ENTRIES:
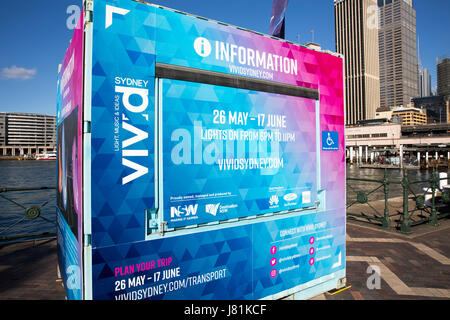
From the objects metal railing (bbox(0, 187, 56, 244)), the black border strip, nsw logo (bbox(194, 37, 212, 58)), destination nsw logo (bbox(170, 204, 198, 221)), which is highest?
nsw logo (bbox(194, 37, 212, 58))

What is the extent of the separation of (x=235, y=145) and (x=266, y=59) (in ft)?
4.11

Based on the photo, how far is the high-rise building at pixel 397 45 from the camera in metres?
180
* * *
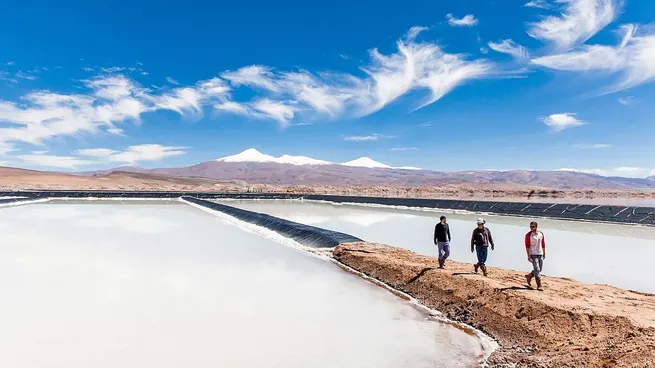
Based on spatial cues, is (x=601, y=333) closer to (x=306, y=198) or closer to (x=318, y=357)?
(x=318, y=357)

PROBLEM REQUIREMENTS:
Pick out each line in the records that contains the string "bbox", and copy those lines out in full.

EXERCISE ANSWER:
From the objects metal railing (bbox(0, 187, 56, 244)), the black border strip, nsw logo (bbox(194, 37, 212, 58)), destination nsw logo (bbox(170, 204, 198, 221)), which is highest?
nsw logo (bbox(194, 37, 212, 58))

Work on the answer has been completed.